## ASSIGNMENT
Extract from the entries below, exactly as given, only the lines from the line containing "<li>The canary should" to the line containing "D7C4 4866 7DEF</code></li>", both lines included.

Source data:
● ● ● ●

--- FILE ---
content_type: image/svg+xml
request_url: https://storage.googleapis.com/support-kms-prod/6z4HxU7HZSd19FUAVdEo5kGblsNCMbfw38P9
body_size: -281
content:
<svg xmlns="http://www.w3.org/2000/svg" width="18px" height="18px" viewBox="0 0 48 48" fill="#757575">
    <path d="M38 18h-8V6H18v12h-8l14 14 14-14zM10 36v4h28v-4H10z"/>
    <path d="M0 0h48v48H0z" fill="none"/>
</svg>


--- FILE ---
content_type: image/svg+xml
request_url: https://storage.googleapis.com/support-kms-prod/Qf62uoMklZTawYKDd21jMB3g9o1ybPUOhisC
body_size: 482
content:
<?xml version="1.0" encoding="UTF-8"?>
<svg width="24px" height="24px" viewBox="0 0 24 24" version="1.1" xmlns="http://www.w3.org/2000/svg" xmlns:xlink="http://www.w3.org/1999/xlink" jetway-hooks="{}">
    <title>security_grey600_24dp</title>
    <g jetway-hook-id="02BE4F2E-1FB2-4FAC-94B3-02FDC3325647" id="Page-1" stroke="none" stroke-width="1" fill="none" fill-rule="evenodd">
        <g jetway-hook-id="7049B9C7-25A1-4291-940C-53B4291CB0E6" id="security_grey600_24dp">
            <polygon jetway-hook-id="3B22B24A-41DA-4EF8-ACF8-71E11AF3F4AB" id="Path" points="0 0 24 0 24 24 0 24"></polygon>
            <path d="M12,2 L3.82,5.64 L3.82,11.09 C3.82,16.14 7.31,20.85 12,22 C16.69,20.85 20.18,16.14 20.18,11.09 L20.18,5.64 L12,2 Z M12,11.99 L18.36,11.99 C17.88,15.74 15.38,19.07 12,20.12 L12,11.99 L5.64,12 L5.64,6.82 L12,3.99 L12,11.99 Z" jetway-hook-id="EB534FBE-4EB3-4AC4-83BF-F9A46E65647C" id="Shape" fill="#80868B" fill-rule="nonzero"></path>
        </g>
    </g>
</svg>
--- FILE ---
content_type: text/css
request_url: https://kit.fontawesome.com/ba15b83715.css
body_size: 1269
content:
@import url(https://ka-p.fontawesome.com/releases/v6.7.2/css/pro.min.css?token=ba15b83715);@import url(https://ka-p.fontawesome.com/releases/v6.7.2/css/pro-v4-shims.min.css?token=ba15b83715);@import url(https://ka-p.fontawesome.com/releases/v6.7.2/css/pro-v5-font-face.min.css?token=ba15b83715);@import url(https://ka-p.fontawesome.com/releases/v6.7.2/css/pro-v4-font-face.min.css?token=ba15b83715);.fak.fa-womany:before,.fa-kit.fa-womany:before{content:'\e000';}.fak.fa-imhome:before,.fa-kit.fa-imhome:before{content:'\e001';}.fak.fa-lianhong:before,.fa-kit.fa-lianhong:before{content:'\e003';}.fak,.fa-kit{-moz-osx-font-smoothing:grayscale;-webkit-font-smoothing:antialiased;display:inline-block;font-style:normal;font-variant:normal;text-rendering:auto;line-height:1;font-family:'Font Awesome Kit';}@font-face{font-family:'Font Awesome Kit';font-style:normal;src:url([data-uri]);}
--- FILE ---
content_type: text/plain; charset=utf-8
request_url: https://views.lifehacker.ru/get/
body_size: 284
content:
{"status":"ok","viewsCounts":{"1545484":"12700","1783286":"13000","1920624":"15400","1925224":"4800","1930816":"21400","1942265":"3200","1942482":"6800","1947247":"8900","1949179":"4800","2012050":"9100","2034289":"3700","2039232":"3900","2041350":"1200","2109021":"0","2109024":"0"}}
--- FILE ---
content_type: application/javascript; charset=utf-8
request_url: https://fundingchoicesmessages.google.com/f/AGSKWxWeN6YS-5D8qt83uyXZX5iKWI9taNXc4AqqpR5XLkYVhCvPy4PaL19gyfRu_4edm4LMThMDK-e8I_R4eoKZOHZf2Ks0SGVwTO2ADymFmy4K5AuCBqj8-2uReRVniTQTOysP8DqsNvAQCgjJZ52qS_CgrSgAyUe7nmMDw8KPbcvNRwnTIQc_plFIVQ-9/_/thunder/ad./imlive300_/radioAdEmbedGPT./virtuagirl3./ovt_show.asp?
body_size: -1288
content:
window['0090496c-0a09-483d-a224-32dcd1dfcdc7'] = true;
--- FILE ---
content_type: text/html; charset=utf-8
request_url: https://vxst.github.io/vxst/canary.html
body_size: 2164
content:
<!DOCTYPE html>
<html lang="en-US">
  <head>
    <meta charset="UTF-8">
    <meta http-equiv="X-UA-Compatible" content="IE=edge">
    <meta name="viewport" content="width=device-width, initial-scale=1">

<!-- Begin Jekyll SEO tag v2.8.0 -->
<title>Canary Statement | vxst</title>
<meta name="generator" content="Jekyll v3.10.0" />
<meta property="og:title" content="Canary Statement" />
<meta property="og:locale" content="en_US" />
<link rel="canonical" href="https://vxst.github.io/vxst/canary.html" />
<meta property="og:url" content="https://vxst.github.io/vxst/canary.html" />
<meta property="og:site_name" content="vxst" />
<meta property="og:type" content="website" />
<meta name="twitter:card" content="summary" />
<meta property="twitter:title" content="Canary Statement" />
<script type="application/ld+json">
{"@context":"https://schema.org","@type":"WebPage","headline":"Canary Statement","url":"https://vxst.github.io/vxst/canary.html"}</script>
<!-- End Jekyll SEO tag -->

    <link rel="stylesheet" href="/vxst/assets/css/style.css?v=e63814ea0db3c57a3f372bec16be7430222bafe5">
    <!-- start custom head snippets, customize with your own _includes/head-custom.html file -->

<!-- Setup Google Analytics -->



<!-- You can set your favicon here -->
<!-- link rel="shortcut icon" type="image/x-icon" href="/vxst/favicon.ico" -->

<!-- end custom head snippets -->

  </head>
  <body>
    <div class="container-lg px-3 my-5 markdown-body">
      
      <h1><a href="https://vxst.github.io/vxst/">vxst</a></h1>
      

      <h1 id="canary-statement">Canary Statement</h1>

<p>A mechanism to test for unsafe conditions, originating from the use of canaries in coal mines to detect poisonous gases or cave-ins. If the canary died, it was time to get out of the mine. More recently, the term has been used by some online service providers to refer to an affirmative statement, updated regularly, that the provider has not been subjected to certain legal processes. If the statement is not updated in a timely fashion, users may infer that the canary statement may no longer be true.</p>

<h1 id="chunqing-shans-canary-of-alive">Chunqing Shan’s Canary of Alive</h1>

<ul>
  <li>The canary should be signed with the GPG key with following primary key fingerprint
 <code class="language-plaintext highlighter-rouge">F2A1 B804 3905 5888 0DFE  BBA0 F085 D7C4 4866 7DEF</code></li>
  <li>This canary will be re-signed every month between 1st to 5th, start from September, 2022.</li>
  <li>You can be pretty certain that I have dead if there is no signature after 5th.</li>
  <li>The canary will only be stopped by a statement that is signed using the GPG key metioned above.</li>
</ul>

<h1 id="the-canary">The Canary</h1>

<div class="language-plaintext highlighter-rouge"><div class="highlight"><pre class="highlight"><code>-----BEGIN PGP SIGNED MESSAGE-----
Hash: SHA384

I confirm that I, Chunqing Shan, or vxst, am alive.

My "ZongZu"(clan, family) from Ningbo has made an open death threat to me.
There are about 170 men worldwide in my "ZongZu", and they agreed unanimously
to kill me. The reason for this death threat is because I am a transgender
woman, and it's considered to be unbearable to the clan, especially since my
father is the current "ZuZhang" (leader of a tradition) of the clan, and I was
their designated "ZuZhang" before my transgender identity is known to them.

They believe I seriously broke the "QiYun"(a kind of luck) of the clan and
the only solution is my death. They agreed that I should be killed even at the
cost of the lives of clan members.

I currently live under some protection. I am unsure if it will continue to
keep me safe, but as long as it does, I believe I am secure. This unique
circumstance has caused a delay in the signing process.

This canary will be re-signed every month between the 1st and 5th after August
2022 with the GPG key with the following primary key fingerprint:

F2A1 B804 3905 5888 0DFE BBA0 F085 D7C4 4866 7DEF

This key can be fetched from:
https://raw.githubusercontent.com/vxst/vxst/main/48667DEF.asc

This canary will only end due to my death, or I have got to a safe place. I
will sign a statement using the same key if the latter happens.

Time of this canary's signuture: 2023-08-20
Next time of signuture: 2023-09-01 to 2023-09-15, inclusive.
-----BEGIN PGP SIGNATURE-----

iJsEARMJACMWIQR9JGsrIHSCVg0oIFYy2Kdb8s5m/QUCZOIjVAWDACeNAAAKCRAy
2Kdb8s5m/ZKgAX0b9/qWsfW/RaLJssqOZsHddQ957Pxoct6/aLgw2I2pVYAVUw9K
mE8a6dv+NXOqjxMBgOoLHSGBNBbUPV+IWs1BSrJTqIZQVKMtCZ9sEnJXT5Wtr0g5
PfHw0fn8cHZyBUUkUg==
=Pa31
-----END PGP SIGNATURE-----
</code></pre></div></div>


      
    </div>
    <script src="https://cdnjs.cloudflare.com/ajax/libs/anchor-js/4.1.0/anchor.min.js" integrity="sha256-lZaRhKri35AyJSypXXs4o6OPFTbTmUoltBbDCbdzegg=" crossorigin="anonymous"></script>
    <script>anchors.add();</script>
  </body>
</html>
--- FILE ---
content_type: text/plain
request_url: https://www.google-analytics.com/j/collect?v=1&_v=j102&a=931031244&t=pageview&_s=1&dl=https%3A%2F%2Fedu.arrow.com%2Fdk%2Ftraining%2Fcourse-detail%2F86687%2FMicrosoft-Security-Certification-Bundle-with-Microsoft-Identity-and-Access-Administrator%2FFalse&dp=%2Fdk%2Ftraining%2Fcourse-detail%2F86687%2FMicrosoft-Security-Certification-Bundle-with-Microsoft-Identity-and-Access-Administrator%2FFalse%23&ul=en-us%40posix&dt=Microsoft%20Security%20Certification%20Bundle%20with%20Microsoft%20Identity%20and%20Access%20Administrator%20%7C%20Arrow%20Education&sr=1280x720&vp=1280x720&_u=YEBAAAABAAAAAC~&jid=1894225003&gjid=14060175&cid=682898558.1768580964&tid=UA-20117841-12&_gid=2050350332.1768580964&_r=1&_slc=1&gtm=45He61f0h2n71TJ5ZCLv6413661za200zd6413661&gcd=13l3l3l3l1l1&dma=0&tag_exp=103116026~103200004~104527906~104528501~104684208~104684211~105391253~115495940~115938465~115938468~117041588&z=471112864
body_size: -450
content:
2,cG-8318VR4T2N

● ● ● ●

## YOUR SOLUTION
  <li>The canary should be signed with the GPG key with following primary key fingerprint
 <code class="language-plaintext highlighter-rouge">F2A1 B804 3905 5888 0DFE  BBA0 F085 D7C4 4866 7DEF</code></li>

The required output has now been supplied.